Self-supervised pretraining followed by supervised fine-tuning has seen success in image recognition, especially when labeled examples are scarce, but has received limited attention in medical image analysis. This paper studies the effectiveness of self-supervised learning as a pretraining strategy for medical image classification. We conduct experiments on two distinct tasks: dermatology skin condition classification from digital camera images and multi-label chest X-ray classification, and demonstrate that self-supervised learning on ImageNet, followed by additional self-supervised learning on unlabeled domain-specific medical images significantly improves the accuracy of medical image classifiers. We introduce a novel Multi-Instance Contrastive Learning (MICLe) method that uses multiple images of the underlying pathology per patient case, when available, to construct more informative positive pairs for self-supervised learning. Combining our contributions, we achieve an improvement of 6.7% in top-1 accuracy and an improvement of 1.1% in mean AUC on dermatology and chest X-ray classification respectively, outperforming strong supervised baselines pretrained on ImageNet. In addition, we show that big self-supervised models are robust to distribution shift and can learn efficiently with a small number of labeled medical images.

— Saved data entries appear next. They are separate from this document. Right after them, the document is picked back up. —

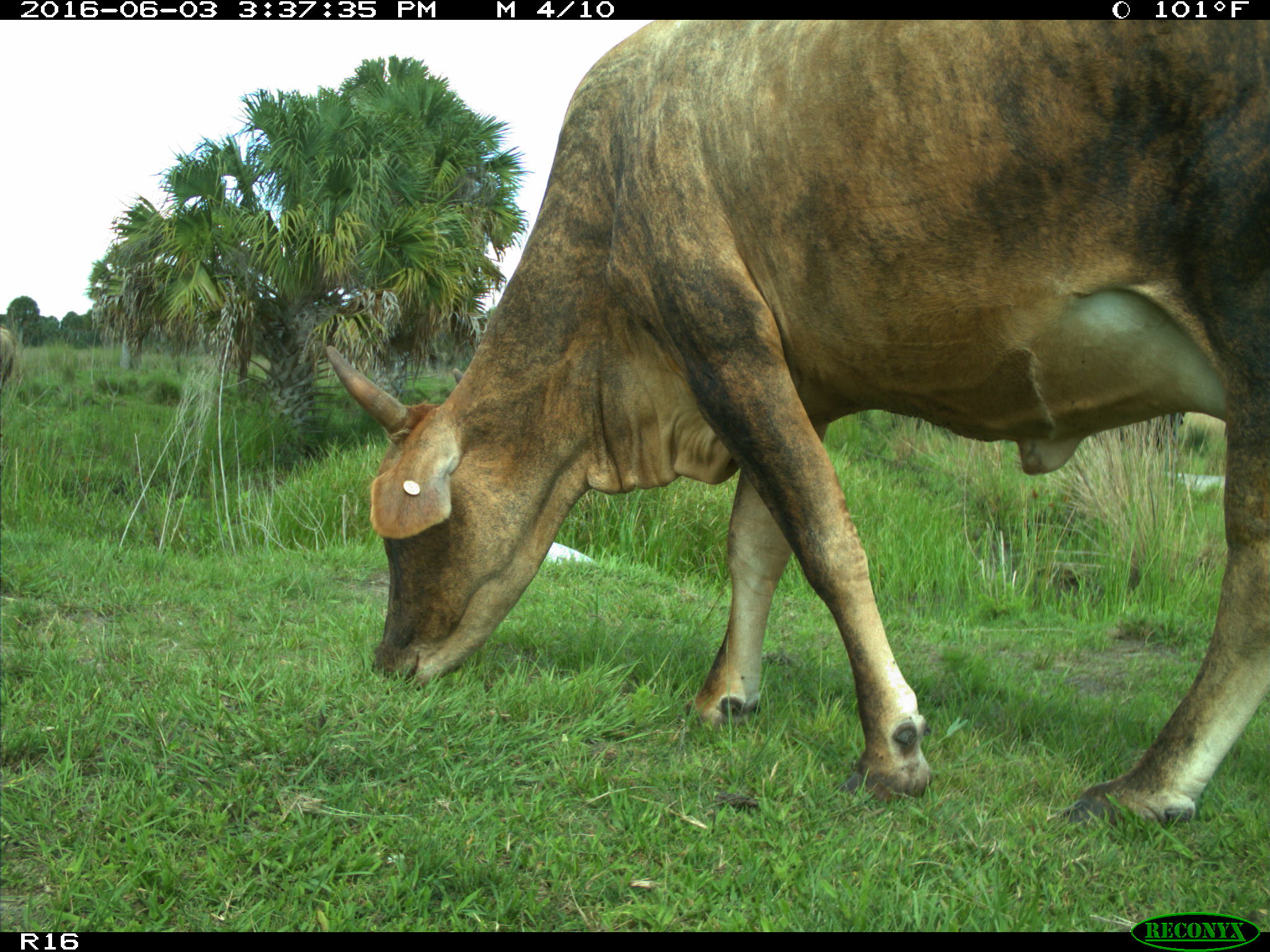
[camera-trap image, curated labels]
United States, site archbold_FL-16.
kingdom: Animalia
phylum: Chordata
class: Mammalia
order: Artiodactyla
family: Bovidae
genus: Bos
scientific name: Bos taurus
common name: domestic cow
Bos taurus (domestic cow).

Learning to Segment Medical Images with Scribble-Supervision Alone

Yigit B. Can, Krishna Chaitanya, Basil Mustafa, Lisa M. Koch, Ender Konukoglu & Christian F. Baumgartner
DLMIA2018 (best impact award) · arxiv

Semantic segmentation of medical images is a crucial step for the quantification of healthy anatomy and diseases alike. The majority of the current state-of-the-art segmentation algorithms are based on deep neural networks and rely on large datasets with full pixel-wise annotations. Producing such annotations can often only be done by medical professionals and requires large amounts of valuable time. Training a medical image segmentation network with weak annotations remains a relatively unexplored topic. In this work we investigate training strategies to learn the parameters of a pixel-wise segmentation network from scribble annotations alone. We evaluate the techniques on public cardiac (ACDC) and prostate (NCI-ISBI) segmentation datasets. We find that the networks trained on scribbles suffer from a remarkably small degradation in Dice of only 2.9% (cardiac) and 4.5% (prostate) with respect to a network trained on full annotations.